Segment Open

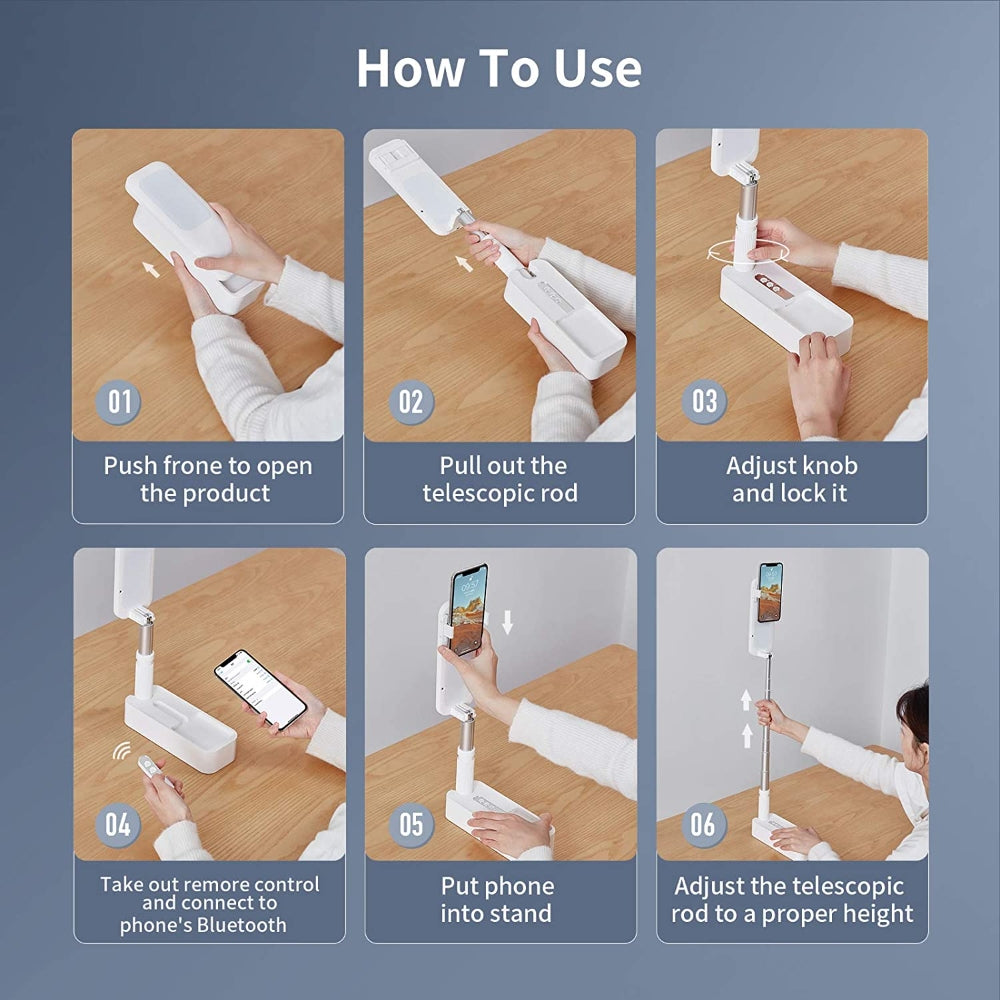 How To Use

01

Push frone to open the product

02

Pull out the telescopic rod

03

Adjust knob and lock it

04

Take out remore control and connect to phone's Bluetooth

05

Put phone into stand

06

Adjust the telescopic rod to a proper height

Segment Closed

--- PROBLEM STATEMENT ---
Copy out each line of the data exactly as it reads; skip the pictures.

--- ANSWER TO THE EXERCISE ---
 How To Use

01

Push frone to open the product

02

Pull out the telescopic rod

03

Adjust knob and lock it

04

Take out remore control and connect to phone's Bluetooth

05

Put phone into stand

06

Adjust the telescopic rod to a proper height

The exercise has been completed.